Location: Conference Suite F

“Pushing Library Resources” - Kirkwood Community College Library has been working to improve the accessibility of library resources. We offer a look at the successes and failures we’ve experienced from a front line customer service position on the reference desk and possible pitfalls for you to look out for, successes, limitations that we’ve found, and things we are still struggling with. Our discussion will include: database selection, database training, reference services online, information literacy, delicious bookmarks, adoption of a proxy server, and the process of re-designing our library website. We will encourage others to share their stories of what has worked and not for them.

 

Session D

2:45—3:30pm

 

How Quality Collaboration Changes Everything: Exploring Partnerships between Librarians and Faculty to Embed Information Literacy in an Introductory Oral Communication Course

Kari D. Weaver, Information Literacy Librarian, Wartburg College

Dr.
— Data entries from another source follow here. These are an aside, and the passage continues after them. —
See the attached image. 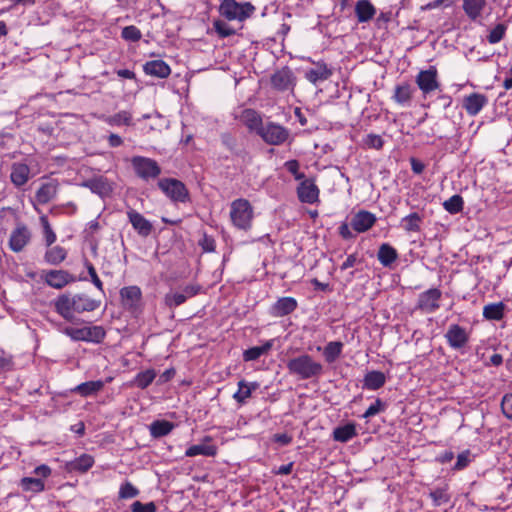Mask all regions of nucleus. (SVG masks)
I'll return each mask as SVG.
<instances>
[{
	"label": "nucleus",
	"instance_id": "nucleus-1",
	"mask_svg": "<svg viewBox=\"0 0 512 512\" xmlns=\"http://www.w3.org/2000/svg\"><path fill=\"white\" fill-rule=\"evenodd\" d=\"M286 367L290 375L297 377L299 380H309L319 378L323 374V365L314 360L309 354H300L290 358Z\"/></svg>",
	"mask_w": 512,
	"mask_h": 512
},
{
	"label": "nucleus",
	"instance_id": "nucleus-2",
	"mask_svg": "<svg viewBox=\"0 0 512 512\" xmlns=\"http://www.w3.org/2000/svg\"><path fill=\"white\" fill-rule=\"evenodd\" d=\"M255 6L250 2L223 0L219 7L220 14L227 20L243 22L255 13Z\"/></svg>",
	"mask_w": 512,
	"mask_h": 512
},
{
	"label": "nucleus",
	"instance_id": "nucleus-3",
	"mask_svg": "<svg viewBox=\"0 0 512 512\" xmlns=\"http://www.w3.org/2000/svg\"><path fill=\"white\" fill-rule=\"evenodd\" d=\"M230 218L236 228L249 230L253 219V208L250 202L243 198L234 200L230 207Z\"/></svg>",
	"mask_w": 512,
	"mask_h": 512
},
{
	"label": "nucleus",
	"instance_id": "nucleus-4",
	"mask_svg": "<svg viewBox=\"0 0 512 512\" xmlns=\"http://www.w3.org/2000/svg\"><path fill=\"white\" fill-rule=\"evenodd\" d=\"M55 311L66 321H73L79 314L76 293H64L59 295L53 302Z\"/></svg>",
	"mask_w": 512,
	"mask_h": 512
},
{
	"label": "nucleus",
	"instance_id": "nucleus-5",
	"mask_svg": "<svg viewBox=\"0 0 512 512\" xmlns=\"http://www.w3.org/2000/svg\"><path fill=\"white\" fill-rule=\"evenodd\" d=\"M159 188L173 202L185 203L189 201V192L181 181L174 178H164L158 182Z\"/></svg>",
	"mask_w": 512,
	"mask_h": 512
},
{
	"label": "nucleus",
	"instance_id": "nucleus-6",
	"mask_svg": "<svg viewBox=\"0 0 512 512\" xmlns=\"http://www.w3.org/2000/svg\"><path fill=\"white\" fill-rule=\"evenodd\" d=\"M131 164L136 175L143 180L155 179L161 174V168L154 159L134 156Z\"/></svg>",
	"mask_w": 512,
	"mask_h": 512
},
{
	"label": "nucleus",
	"instance_id": "nucleus-7",
	"mask_svg": "<svg viewBox=\"0 0 512 512\" xmlns=\"http://www.w3.org/2000/svg\"><path fill=\"white\" fill-rule=\"evenodd\" d=\"M64 332L74 341L100 343L105 337V331L101 326L82 328L67 327Z\"/></svg>",
	"mask_w": 512,
	"mask_h": 512
},
{
	"label": "nucleus",
	"instance_id": "nucleus-8",
	"mask_svg": "<svg viewBox=\"0 0 512 512\" xmlns=\"http://www.w3.org/2000/svg\"><path fill=\"white\" fill-rule=\"evenodd\" d=\"M289 130L280 124L274 122H268L264 124L258 136L262 140L269 144L279 146L282 145L289 137Z\"/></svg>",
	"mask_w": 512,
	"mask_h": 512
},
{
	"label": "nucleus",
	"instance_id": "nucleus-9",
	"mask_svg": "<svg viewBox=\"0 0 512 512\" xmlns=\"http://www.w3.org/2000/svg\"><path fill=\"white\" fill-rule=\"evenodd\" d=\"M415 83L422 92L424 97H427L432 92L440 88L438 81V71L435 66H430L426 70H420L415 77Z\"/></svg>",
	"mask_w": 512,
	"mask_h": 512
},
{
	"label": "nucleus",
	"instance_id": "nucleus-10",
	"mask_svg": "<svg viewBox=\"0 0 512 512\" xmlns=\"http://www.w3.org/2000/svg\"><path fill=\"white\" fill-rule=\"evenodd\" d=\"M442 292L438 288H431L419 294L416 309L430 314L440 308Z\"/></svg>",
	"mask_w": 512,
	"mask_h": 512
},
{
	"label": "nucleus",
	"instance_id": "nucleus-11",
	"mask_svg": "<svg viewBox=\"0 0 512 512\" xmlns=\"http://www.w3.org/2000/svg\"><path fill=\"white\" fill-rule=\"evenodd\" d=\"M444 337L448 345L454 350L465 348L469 342L468 332L458 324L450 325Z\"/></svg>",
	"mask_w": 512,
	"mask_h": 512
},
{
	"label": "nucleus",
	"instance_id": "nucleus-12",
	"mask_svg": "<svg viewBox=\"0 0 512 512\" xmlns=\"http://www.w3.org/2000/svg\"><path fill=\"white\" fill-rule=\"evenodd\" d=\"M295 76L291 69L284 67L271 76V85L280 92L292 91L296 84Z\"/></svg>",
	"mask_w": 512,
	"mask_h": 512
},
{
	"label": "nucleus",
	"instance_id": "nucleus-13",
	"mask_svg": "<svg viewBox=\"0 0 512 512\" xmlns=\"http://www.w3.org/2000/svg\"><path fill=\"white\" fill-rule=\"evenodd\" d=\"M31 231L24 224H18L16 228L11 232L9 238V248L15 252H21L26 245L31 241Z\"/></svg>",
	"mask_w": 512,
	"mask_h": 512
},
{
	"label": "nucleus",
	"instance_id": "nucleus-14",
	"mask_svg": "<svg viewBox=\"0 0 512 512\" xmlns=\"http://www.w3.org/2000/svg\"><path fill=\"white\" fill-rule=\"evenodd\" d=\"M43 279L47 285L55 289H62L76 281L75 276L65 270H49L44 274Z\"/></svg>",
	"mask_w": 512,
	"mask_h": 512
},
{
	"label": "nucleus",
	"instance_id": "nucleus-15",
	"mask_svg": "<svg viewBox=\"0 0 512 512\" xmlns=\"http://www.w3.org/2000/svg\"><path fill=\"white\" fill-rule=\"evenodd\" d=\"M297 196L302 203L313 204L319 199V189L312 179H305L297 187Z\"/></svg>",
	"mask_w": 512,
	"mask_h": 512
},
{
	"label": "nucleus",
	"instance_id": "nucleus-16",
	"mask_svg": "<svg viewBox=\"0 0 512 512\" xmlns=\"http://www.w3.org/2000/svg\"><path fill=\"white\" fill-rule=\"evenodd\" d=\"M240 122H242L250 132H254L257 135L264 126L262 117L259 112L254 109H244L238 116Z\"/></svg>",
	"mask_w": 512,
	"mask_h": 512
},
{
	"label": "nucleus",
	"instance_id": "nucleus-17",
	"mask_svg": "<svg viewBox=\"0 0 512 512\" xmlns=\"http://www.w3.org/2000/svg\"><path fill=\"white\" fill-rule=\"evenodd\" d=\"M376 222V216L365 210L357 212L351 219L350 226L358 233L368 231Z\"/></svg>",
	"mask_w": 512,
	"mask_h": 512
},
{
	"label": "nucleus",
	"instance_id": "nucleus-18",
	"mask_svg": "<svg viewBox=\"0 0 512 512\" xmlns=\"http://www.w3.org/2000/svg\"><path fill=\"white\" fill-rule=\"evenodd\" d=\"M127 216L132 227L143 237H147L152 232V224L139 212L134 209L127 211Z\"/></svg>",
	"mask_w": 512,
	"mask_h": 512
},
{
	"label": "nucleus",
	"instance_id": "nucleus-19",
	"mask_svg": "<svg viewBox=\"0 0 512 512\" xmlns=\"http://www.w3.org/2000/svg\"><path fill=\"white\" fill-rule=\"evenodd\" d=\"M212 442L211 436H205L202 439L201 444L192 445L185 451V456L195 457L197 455H203L207 457H214L218 452V448L215 445L209 444Z\"/></svg>",
	"mask_w": 512,
	"mask_h": 512
},
{
	"label": "nucleus",
	"instance_id": "nucleus-20",
	"mask_svg": "<svg viewBox=\"0 0 512 512\" xmlns=\"http://www.w3.org/2000/svg\"><path fill=\"white\" fill-rule=\"evenodd\" d=\"M414 93L412 85L404 82L395 86L392 99L402 107H410Z\"/></svg>",
	"mask_w": 512,
	"mask_h": 512
},
{
	"label": "nucleus",
	"instance_id": "nucleus-21",
	"mask_svg": "<svg viewBox=\"0 0 512 512\" xmlns=\"http://www.w3.org/2000/svg\"><path fill=\"white\" fill-rule=\"evenodd\" d=\"M314 67L306 70L305 78L312 84H317L320 81L329 79L332 75V70L328 68L327 64L323 61L313 62Z\"/></svg>",
	"mask_w": 512,
	"mask_h": 512
},
{
	"label": "nucleus",
	"instance_id": "nucleus-22",
	"mask_svg": "<svg viewBox=\"0 0 512 512\" xmlns=\"http://www.w3.org/2000/svg\"><path fill=\"white\" fill-rule=\"evenodd\" d=\"M487 103V97L480 93H472L463 99V107L470 116L477 115Z\"/></svg>",
	"mask_w": 512,
	"mask_h": 512
},
{
	"label": "nucleus",
	"instance_id": "nucleus-23",
	"mask_svg": "<svg viewBox=\"0 0 512 512\" xmlns=\"http://www.w3.org/2000/svg\"><path fill=\"white\" fill-rule=\"evenodd\" d=\"M30 168L25 163L16 162L11 166L10 180L16 187H22L30 179Z\"/></svg>",
	"mask_w": 512,
	"mask_h": 512
},
{
	"label": "nucleus",
	"instance_id": "nucleus-24",
	"mask_svg": "<svg viewBox=\"0 0 512 512\" xmlns=\"http://www.w3.org/2000/svg\"><path fill=\"white\" fill-rule=\"evenodd\" d=\"M143 70L147 75L165 79L170 73V66L163 60H151L144 64Z\"/></svg>",
	"mask_w": 512,
	"mask_h": 512
},
{
	"label": "nucleus",
	"instance_id": "nucleus-25",
	"mask_svg": "<svg viewBox=\"0 0 512 512\" xmlns=\"http://www.w3.org/2000/svg\"><path fill=\"white\" fill-rule=\"evenodd\" d=\"M58 191L57 180H50L49 182L43 183L35 194V199L39 204H47L55 198Z\"/></svg>",
	"mask_w": 512,
	"mask_h": 512
},
{
	"label": "nucleus",
	"instance_id": "nucleus-26",
	"mask_svg": "<svg viewBox=\"0 0 512 512\" xmlns=\"http://www.w3.org/2000/svg\"><path fill=\"white\" fill-rule=\"evenodd\" d=\"M82 185L101 197L109 195L112 191L111 185L107 179L102 176L88 179L83 182Z\"/></svg>",
	"mask_w": 512,
	"mask_h": 512
},
{
	"label": "nucleus",
	"instance_id": "nucleus-27",
	"mask_svg": "<svg viewBox=\"0 0 512 512\" xmlns=\"http://www.w3.org/2000/svg\"><path fill=\"white\" fill-rule=\"evenodd\" d=\"M296 308L297 301L293 297H282L272 306V315L282 317L292 313Z\"/></svg>",
	"mask_w": 512,
	"mask_h": 512
},
{
	"label": "nucleus",
	"instance_id": "nucleus-28",
	"mask_svg": "<svg viewBox=\"0 0 512 512\" xmlns=\"http://www.w3.org/2000/svg\"><path fill=\"white\" fill-rule=\"evenodd\" d=\"M355 14L358 22H368L375 16L376 8L369 0H358L355 5Z\"/></svg>",
	"mask_w": 512,
	"mask_h": 512
},
{
	"label": "nucleus",
	"instance_id": "nucleus-29",
	"mask_svg": "<svg viewBox=\"0 0 512 512\" xmlns=\"http://www.w3.org/2000/svg\"><path fill=\"white\" fill-rule=\"evenodd\" d=\"M486 4V0H463L462 8L471 21H476L481 17Z\"/></svg>",
	"mask_w": 512,
	"mask_h": 512
},
{
	"label": "nucleus",
	"instance_id": "nucleus-30",
	"mask_svg": "<svg viewBox=\"0 0 512 512\" xmlns=\"http://www.w3.org/2000/svg\"><path fill=\"white\" fill-rule=\"evenodd\" d=\"M258 388L259 384L257 382L248 383L245 380H240L238 382V390L234 393L233 399L240 404H244L251 397L252 392Z\"/></svg>",
	"mask_w": 512,
	"mask_h": 512
},
{
	"label": "nucleus",
	"instance_id": "nucleus-31",
	"mask_svg": "<svg viewBox=\"0 0 512 512\" xmlns=\"http://www.w3.org/2000/svg\"><path fill=\"white\" fill-rule=\"evenodd\" d=\"M94 464V458L89 454H82L78 458L67 463V469L70 472H87Z\"/></svg>",
	"mask_w": 512,
	"mask_h": 512
},
{
	"label": "nucleus",
	"instance_id": "nucleus-32",
	"mask_svg": "<svg viewBox=\"0 0 512 512\" xmlns=\"http://www.w3.org/2000/svg\"><path fill=\"white\" fill-rule=\"evenodd\" d=\"M120 295L123 304L126 307L133 308L139 303L141 299V290L137 286H128L120 290Z\"/></svg>",
	"mask_w": 512,
	"mask_h": 512
},
{
	"label": "nucleus",
	"instance_id": "nucleus-33",
	"mask_svg": "<svg viewBox=\"0 0 512 512\" xmlns=\"http://www.w3.org/2000/svg\"><path fill=\"white\" fill-rule=\"evenodd\" d=\"M79 314L93 312L101 305V300L90 297L86 293H76Z\"/></svg>",
	"mask_w": 512,
	"mask_h": 512
},
{
	"label": "nucleus",
	"instance_id": "nucleus-34",
	"mask_svg": "<svg viewBox=\"0 0 512 512\" xmlns=\"http://www.w3.org/2000/svg\"><path fill=\"white\" fill-rule=\"evenodd\" d=\"M386 382L385 374L381 371L368 372L363 380V387L368 390H378L384 386Z\"/></svg>",
	"mask_w": 512,
	"mask_h": 512
},
{
	"label": "nucleus",
	"instance_id": "nucleus-35",
	"mask_svg": "<svg viewBox=\"0 0 512 512\" xmlns=\"http://www.w3.org/2000/svg\"><path fill=\"white\" fill-rule=\"evenodd\" d=\"M44 260L50 265H59L67 257V250L59 245L47 247Z\"/></svg>",
	"mask_w": 512,
	"mask_h": 512
},
{
	"label": "nucleus",
	"instance_id": "nucleus-36",
	"mask_svg": "<svg viewBox=\"0 0 512 512\" xmlns=\"http://www.w3.org/2000/svg\"><path fill=\"white\" fill-rule=\"evenodd\" d=\"M103 387H104V382L101 380L87 381V382L77 385L73 389V392H75L83 397H88V396L98 393L99 391H101L103 389Z\"/></svg>",
	"mask_w": 512,
	"mask_h": 512
},
{
	"label": "nucleus",
	"instance_id": "nucleus-37",
	"mask_svg": "<svg viewBox=\"0 0 512 512\" xmlns=\"http://www.w3.org/2000/svg\"><path fill=\"white\" fill-rule=\"evenodd\" d=\"M379 262L384 266H390L398 257L396 249L388 243H383L378 250L377 254Z\"/></svg>",
	"mask_w": 512,
	"mask_h": 512
},
{
	"label": "nucleus",
	"instance_id": "nucleus-38",
	"mask_svg": "<svg viewBox=\"0 0 512 512\" xmlns=\"http://www.w3.org/2000/svg\"><path fill=\"white\" fill-rule=\"evenodd\" d=\"M357 434L356 427L353 423L336 427L333 431V439L338 442H348Z\"/></svg>",
	"mask_w": 512,
	"mask_h": 512
},
{
	"label": "nucleus",
	"instance_id": "nucleus-39",
	"mask_svg": "<svg viewBox=\"0 0 512 512\" xmlns=\"http://www.w3.org/2000/svg\"><path fill=\"white\" fill-rule=\"evenodd\" d=\"M174 428L172 422L166 420H156L150 424V434L154 438H160L168 435Z\"/></svg>",
	"mask_w": 512,
	"mask_h": 512
},
{
	"label": "nucleus",
	"instance_id": "nucleus-40",
	"mask_svg": "<svg viewBox=\"0 0 512 512\" xmlns=\"http://www.w3.org/2000/svg\"><path fill=\"white\" fill-rule=\"evenodd\" d=\"M505 305L503 302L490 303L484 306L483 316L487 320L499 321L504 317Z\"/></svg>",
	"mask_w": 512,
	"mask_h": 512
},
{
	"label": "nucleus",
	"instance_id": "nucleus-41",
	"mask_svg": "<svg viewBox=\"0 0 512 512\" xmlns=\"http://www.w3.org/2000/svg\"><path fill=\"white\" fill-rule=\"evenodd\" d=\"M343 343L340 341H331L325 347L323 356L327 363L335 362L341 355Z\"/></svg>",
	"mask_w": 512,
	"mask_h": 512
},
{
	"label": "nucleus",
	"instance_id": "nucleus-42",
	"mask_svg": "<svg viewBox=\"0 0 512 512\" xmlns=\"http://www.w3.org/2000/svg\"><path fill=\"white\" fill-rule=\"evenodd\" d=\"M20 486L24 491L34 493L42 492L45 489L44 481L41 478L24 477L20 481Z\"/></svg>",
	"mask_w": 512,
	"mask_h": 512
},
{
	"label": "nucleus",
	"instance_id": "nucleus-43",
	"mask_svg": "<svg viewBox=\"0 0 512 512\" xmlns=\"http://www.w3.org/2000/svg\"><path fill=\"white\" fill-rule=\"evenodd\" d=\"M272 347L270 342H266L262 346H254L244 351V361H254L259 359L262 355L266 354Z\"/></svg>",
	"mask_w": 512,
	"mask_h": 512
},
{
	"label": "nucleus",
	"instance_id": "nucleus-44",
	"mask_svg": "<svg viewBox=\"0 0 512 512\" xmlns=\"http://www.w3.org/2000/svg\"><path fill=\"white\" fill-rule=\"evenodd\" d=\"M106 123L111 126H130L132 124V114L128 111H120L105 119Z\"/></svg>",
	"mask_w": 512,
	"mask_h": 512
},
{
	"label": "nucleus",
	"instance_id": "nucleus-45",
	"mask_svg": "<svg viewBox=\"0 0 512 512\" xmlns=\"http://www.w3.org/2000/svg\"><path fill=\"white\" fill-rule=\"evenodd\" d=\"M422 222V217L414 212L402 219L403 228L407 232H418L420 231V224Z\"/></svg>",
	"mask_w": 512,
	"mask_h": 512
},
{
	"label": "nucleus",
	"instance_id": "nucleus-46",
	"mask_svg": "<svg viewBox=\"0 0 512 512\" xmlns=\"http://www.w3.org/2000/svg\"><path fill=\"white\" fill-rule=\"evenodd\" d=\"M156 372L153 369H147L145 371L139 372L135 379L134 383L138 388L145 389L147 388L155 379Z\"/></svg>",
	"mask_w": 512,
	"mask_h": 512
},
{
	"label": "nucleus",
	"instance_id": "nucleus-47",
	"mask_svg": "<svg viewBox=\"0 0 512 512\" xmlns=\"http://www.w3.org/2000/svg\"><path fill=\"white\" fill-rule=\"evenodd\" d=\"M444 209L450 214H457L464 208V201L462 196L456 194L450 197L443 203Z\"/></svg>",
	"mask_w": 512,
	"mask_h": 512
},
{
	"label": "nucleus",
	"instance_id": "nucleus-48",
	"mask_svg": "<svg viewBox=\"0 0 512 512\" xmlns=\"http://www.w3.org/2000/svg\"><path fill=\"white\" fill-rule=\"evenodd\" d=\"M40 223L43 228V234H44V242L47 247L52 246L56 240L57 236L55 232L53 231L47 216L43 215L40 217Z\"/></svg>",
	"mask_w": 512,
	"mask_h": 512
},
{
	"label": "nucleus",
	"instance_id": "nucleus-49",
	"mask_svg": "<svg viewBox=\"0 0 512 512\" xmlns=\"http://www.w3.org/2000/svg\"><path fill=\"white\" fill-rule=\"evenodd\" d=\"M506 32V26L502 23L497 24L489 33L487 36V40L491 44H496L500 42Z\"/></svg>",
	"mask_w": 512,
	"mask_h": 512
},
{
	"label": "nucleus",
	"instance_id": "nucleus-50",
	"mask_svg": "<svg viewBox=\"0 0 512 512\" xmlns=\"http://www.w3.org/2000/svg\"><path fill=\"white\" fill-rule=\"evenodd\" d=\"M386 409V404L380 399L377 398L373 404H371L365 413L362 415L364 419L371 418Z\"/></svg>",
	"mask_w": 512,
	"mask_h": 512
},
{
	"label": "nucleus",
	"instance_id": "nucleus-51",
	"mask_svg": "<svg viewBox=\"0 0 512 512\" xmlns=\"http://www.w3.org/2000/svg\"><path fill=\"white\" fill-rule=\"evenodd\" d=\"M121 36L127 41L136 42L141 39V31L134 25L126 26L122 29Z\"/></svg>",
	"mask_w": 512,
	"mask_h": 512
},
{
	"label": "nucleus",
	"instance_id": "nucleus-52",
	"mask_svg": "<svg viewBox=\"0 0 512 512\" xmlns=\"http://www.w3.org/2000/svg\"><path fill=\"white\" fill-rule=\"evenodd\" d=\"M472 461V454L470 450H465L458 454L457 461L453 466V470L460 471L466 468Z\"/></svg>",
	"mask_w": 512,
	"mask_h": 512
},
{
	"label": "nucleus",
	"instance_id": "nucleus-53",
	"mask_svg": "<svg viewBox=\"0 0 512 512\" xmlns=\"http://www.w3.org/2000/svg\"><path fill=\"white\" fill-rule=\"evenodd\" d=\"M139 490L133 486L130 482H125L119 489V498L131 499L138 496Z\"/></svg>",
	"mask_w": 512,
	"mask_h": 512
},
{
	"label": "nucleus",
	"instance_id": "nucleus-54",
	"mask_svg": "<svg viewBox=\"0 0 512 512\" xmlns=\"http://www.w3.org/2000/svg\"><path fill=\"white\" fill-rule=\"evenodd\" d=\"M213 27L215 31L221 37H229L235 34V30L231 28L226 22L223 20H215L213 23Z\"/></svg>",
	"mask_w": 512,
	"mask_h": 512
},
{
	"label": "nucleus",
	"instance_id": "nucleus-55",
	"mask_svg": "<svg viewBox=\"0 0 512 512\" xmlns=\"http://www.w3.org/2000/svg\"><path fill=\"white\" fill-rule=\"evenodd\" d=\"M187 300V296L182 292H174L167 294L165 302L169 307H176L183 304Z\"/></svg>",
	"mask_w": 512,
	"mask_h": 512
},
{
	"label": "nucleus",
	"instance_id": "nucleus-56",
	"mask_svg": "<svg viewBox=\"0 0 512 512\" xmlns=\"http://www.w3.org/2000/svg\"><path fill=\"white\" fill-rule=\"evenodd\" d=\"M431 498L437 505L445 504L450 501V496L445 488H437L430 493Z\"/></svg>",
	"mask_w": 512,
	"mask_h": 512
},
{
	"label": "nucleus",
	"instance_id": "nucleus-57",
	"mask_svg": "<svg viewBox=\"0 0 512 512\" xmlns=\"http://www.w3.org/2000/svg\"><path fill=\"white\" fill-rule=\"evenodd\" d=\"M364 144L369 148L379 150L383 147L384 141L380 135L368 134L364 139Z\"/></svg>",
	"mask_w": 512,
	"mask_h": 512
},
{
	"label": "nucleus",
	"instance_id": "nucleus-58",
	"mask_svg": "<svg viewBox=\"0 0 512 512\" xmlns=\"http://www.w3.org/2000/svg\"><path fill=\"white\" fill-rule=\"evenodd\" d=\"M85 267L87 268V271L91 277V281L92 283L95 285V287L100 290L101 292H103V282L100 280V278L98 277L97 273H96V269L95 267L93 266V264L89 261H85Z\"/></svg>",
	"mask_w": 512,
	"mask_h": 512
},
{
	"label": "nucleus",
	"instance_id": "nucleus-59",
	"mask_svg": "<svg viewBox=\"0 0 512 512\" xmlns=\"http://www.w3.org/2000/svg\"><path fill=\"white\" fill-rule=\"evenodd\" d=\"M132 512H156V505L154 502H148L143 504L140 501H135L131 505Z\"/></svg>",
	"mask_w": 512,
	"mask_h": 512
},
{
	"label": "nucleus",
	"instance_id": "nucleus-60",
	"mask_svg": "<svg viewBox=\"0 0 512 512\" xmlns=\"http://www.w3.org/2000/svg\"><path fill=\"white\" fill-rule=\"evenodd\" d=\"M501 408L503 414L508 418L512 419V393L507 394L503 397L501 402Z\"/></svg>",
	"mask_w": 512,
	"mask_h": 512
},
{
	"label": "nucleus",
	"instance_id": "nucleus-61",
	"mask_svg": "<svg viewBox=\"0 0 512 512\" xmlns=\"http://www.w3.org/2000/svg\"><path fill=\"white\" fill-rule=\"evenodd\" d=\"M199 245L205 252H213L216 248L215 240L206 234H204L202 239L199 241Z\"/></svg>",
	"mask_w": 512,
	"mask_h": 512
},
{
	"label": "nucleus",
	"instance_id": "nucleus-62",
	"mask_svg": "<svg viewBox=\"0 0 512 512\" xmlns=\"http://www.w3.org/2000/svg\"><path fill=\"white\" fill-rule=\"evenodd\" d=\"M51 468L46 465V464H42V465H39L37 466L33 473L36 475V476H39V477H42V478H48L50 475H51Z\"/></svg>",
	"mask_w": 512,
	"mask_h": 512
},
{
	"label": "nucleus",
	"instance_id": "nucleus-63",
	"mask_svg": "<svg viewBox=\"0 0 512 512\" xmlns=\"http://www.w3.org/2000/svg\"><path fill=\"white\" fill-rule=\"evenodd\" d=\"M273 440L285 446L292 442V436L288 435L287 433H279L273 436Z\"/></svg>",
	"mask_w": 512,
	"mask_h": 512
},
{
	"label": "nucleus",
	"instance_id": "nucleus-64",
	"mask_svg": "<svg viewBox=\"0 0 512 512\" xmlns=\"http://www.w3.org/2000/svg\"><path fill=\"white\" fill-rule=\"evenodd\" d=\"M339 234L344 239H351L354 237L350 230V226L347 223H342L339 227Z\"/></svg>",
	"mask_w": 512,
	"mask_h": 512
}]
</instances>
Penni M. Pier, Associate Professor of Communication Arts, Wartburg College

Newsletter Article 

Session Manager: Randy Roeder, University of Iowa Libraries

Location: Conference Suite A

This session explores a collaborative teaching partnership between an Information Literacy Librarian, the Director of Oral Communication Across the Curriculum, and adjunct faculty for the purpose of redesigning and delivering an embedded information literacy experience in an introductory oral communication course.  Discussion includes the structure of the class, assignment integration, course delivery, assessment techniques, and lessons learned through the process.

 

Informing the Future: Easing the Transition to College

Dan Chibnall, User Services & Instruction Design Librarian, Grand View University

Pam Rees, Director of the Library, Grand View University

Megan Tedell, Access & Instruction Librarian, Grand View University 

Session Manager: TBA

Location: Conference Suite C

Many aspects of transitioning to college are difficult for incoming freshmen, including adjusting to professors’ expectations for college-level research. At Grand View University Library, we collaborated with local high school librarians and teachers to better prepare students for this transition. By using real assignments from Grand View professors and hands-on activities, we exposed students to the resources and skills they will need to be successful in college. In our presentation we will share our instructional methods, the challenges we have faced, what we have learned from our experiences, and our goals for the future of the project.

 

Opening the Door: How Library Instruction Can Improve Student Work

Becky Canovan, Reference and Instruction Librarian, University of Dubuque

Cal Coquillette, Assistant Professor of History, University of Dubuque

Newsletter Article

Session Manager: Beth McMahon, Central College

Location: Conference Suite F

Librarians often assist with the research portion of an assignment. However, they rarely have a hand in the final product despite ACRL's Information Literacy Competency Standard 4 dedicated entirely to effective application of information.  In this presentation, we will discuss how a bit of planning and creativity can lead to better final products from students. For this to happen, faculty must be open to creative instruction, and librarians have to be comfortable stepping outside their comfort zone as "seek and find" people. Examples will include IL sessions in both sociology and history.